▶ [About this exercise]
From the data below, extract every line that contains the word "total".

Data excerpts
========

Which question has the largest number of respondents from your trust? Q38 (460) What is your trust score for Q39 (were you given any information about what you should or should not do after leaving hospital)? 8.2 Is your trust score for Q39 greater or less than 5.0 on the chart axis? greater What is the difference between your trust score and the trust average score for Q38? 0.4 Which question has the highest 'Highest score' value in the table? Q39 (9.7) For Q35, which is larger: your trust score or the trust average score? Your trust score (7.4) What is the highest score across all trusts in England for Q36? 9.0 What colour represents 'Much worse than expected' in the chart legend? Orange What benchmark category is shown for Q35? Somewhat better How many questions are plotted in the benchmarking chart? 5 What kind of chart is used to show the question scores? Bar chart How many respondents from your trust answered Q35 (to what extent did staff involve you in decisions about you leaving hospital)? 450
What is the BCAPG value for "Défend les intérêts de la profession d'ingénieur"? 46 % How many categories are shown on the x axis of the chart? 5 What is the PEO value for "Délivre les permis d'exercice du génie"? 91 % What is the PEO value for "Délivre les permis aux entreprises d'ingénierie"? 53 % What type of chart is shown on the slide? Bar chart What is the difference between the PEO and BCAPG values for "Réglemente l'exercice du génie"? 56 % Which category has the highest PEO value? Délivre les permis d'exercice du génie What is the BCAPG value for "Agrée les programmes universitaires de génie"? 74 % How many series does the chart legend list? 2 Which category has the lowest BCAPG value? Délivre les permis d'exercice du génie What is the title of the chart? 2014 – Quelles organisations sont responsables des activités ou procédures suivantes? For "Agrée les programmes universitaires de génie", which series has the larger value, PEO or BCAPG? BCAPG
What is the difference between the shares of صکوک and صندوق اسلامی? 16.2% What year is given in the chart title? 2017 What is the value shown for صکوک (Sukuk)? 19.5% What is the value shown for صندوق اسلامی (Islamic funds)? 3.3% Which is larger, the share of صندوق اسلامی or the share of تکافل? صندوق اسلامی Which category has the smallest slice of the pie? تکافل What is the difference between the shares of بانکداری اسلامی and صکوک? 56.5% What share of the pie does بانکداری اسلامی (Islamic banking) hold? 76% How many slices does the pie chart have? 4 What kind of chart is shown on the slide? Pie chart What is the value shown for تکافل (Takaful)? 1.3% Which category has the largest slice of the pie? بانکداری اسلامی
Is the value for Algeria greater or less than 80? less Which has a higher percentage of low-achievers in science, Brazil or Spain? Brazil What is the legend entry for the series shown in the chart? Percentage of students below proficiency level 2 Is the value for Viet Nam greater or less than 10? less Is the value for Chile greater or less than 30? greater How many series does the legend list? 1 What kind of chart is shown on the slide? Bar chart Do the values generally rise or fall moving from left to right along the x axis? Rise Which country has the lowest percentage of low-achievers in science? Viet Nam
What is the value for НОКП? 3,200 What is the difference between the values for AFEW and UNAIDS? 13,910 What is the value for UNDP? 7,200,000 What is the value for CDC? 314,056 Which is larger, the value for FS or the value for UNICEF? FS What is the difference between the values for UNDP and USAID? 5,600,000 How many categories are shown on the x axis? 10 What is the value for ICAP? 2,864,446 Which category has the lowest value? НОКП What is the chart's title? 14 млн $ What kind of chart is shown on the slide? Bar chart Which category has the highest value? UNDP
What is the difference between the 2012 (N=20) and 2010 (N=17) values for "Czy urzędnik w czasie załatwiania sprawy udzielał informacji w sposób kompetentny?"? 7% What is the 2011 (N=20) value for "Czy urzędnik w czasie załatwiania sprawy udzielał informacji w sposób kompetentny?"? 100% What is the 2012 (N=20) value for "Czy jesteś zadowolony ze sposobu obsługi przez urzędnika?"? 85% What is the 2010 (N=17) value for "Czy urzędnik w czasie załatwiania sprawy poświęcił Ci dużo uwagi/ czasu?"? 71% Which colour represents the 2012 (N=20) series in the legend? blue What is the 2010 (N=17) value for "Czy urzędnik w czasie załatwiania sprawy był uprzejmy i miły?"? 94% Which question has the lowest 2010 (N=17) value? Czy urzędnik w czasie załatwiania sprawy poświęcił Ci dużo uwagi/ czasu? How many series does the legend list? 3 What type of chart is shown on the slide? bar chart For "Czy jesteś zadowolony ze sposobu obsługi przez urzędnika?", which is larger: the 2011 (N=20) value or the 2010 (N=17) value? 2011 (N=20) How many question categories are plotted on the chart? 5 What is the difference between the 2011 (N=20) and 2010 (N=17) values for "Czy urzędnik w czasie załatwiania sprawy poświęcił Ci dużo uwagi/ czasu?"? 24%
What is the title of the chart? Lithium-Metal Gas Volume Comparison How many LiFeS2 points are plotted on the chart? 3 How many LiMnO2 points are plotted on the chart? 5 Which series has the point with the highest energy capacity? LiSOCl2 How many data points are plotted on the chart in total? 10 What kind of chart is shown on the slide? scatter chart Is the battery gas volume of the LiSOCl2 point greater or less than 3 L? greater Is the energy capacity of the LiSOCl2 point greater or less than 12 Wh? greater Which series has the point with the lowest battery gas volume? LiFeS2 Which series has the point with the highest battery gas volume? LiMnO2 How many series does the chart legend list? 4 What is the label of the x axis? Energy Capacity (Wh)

========

▶ [Answer to this problem]
What is the title of the chart? Lithium-Metal Gas Volume Comparison How many LiFeS2 points are plotted on the chart? 3 How many LiMnO2 points are plotted on the chart? 5 Which series has the point with the highest energy capacity? LiSOCl2 How many data points are plotted on the chart in total? 10 What kind of chart is shown on the slide? scatter chart Is the battery gas volume of the LiSOCl2 point greater or less than 3 L? greater Is the energy capacity of the LiSOCl2 point greater or less than 12 Wh? greater Which series has the point with the lowest battery gas volume? LiFeS2 Which series has the point with the highest battery gas volume? LiMnO2 How many series does the chart legend list? 4 What is the label of the x axis? Energy Capacity (Wh)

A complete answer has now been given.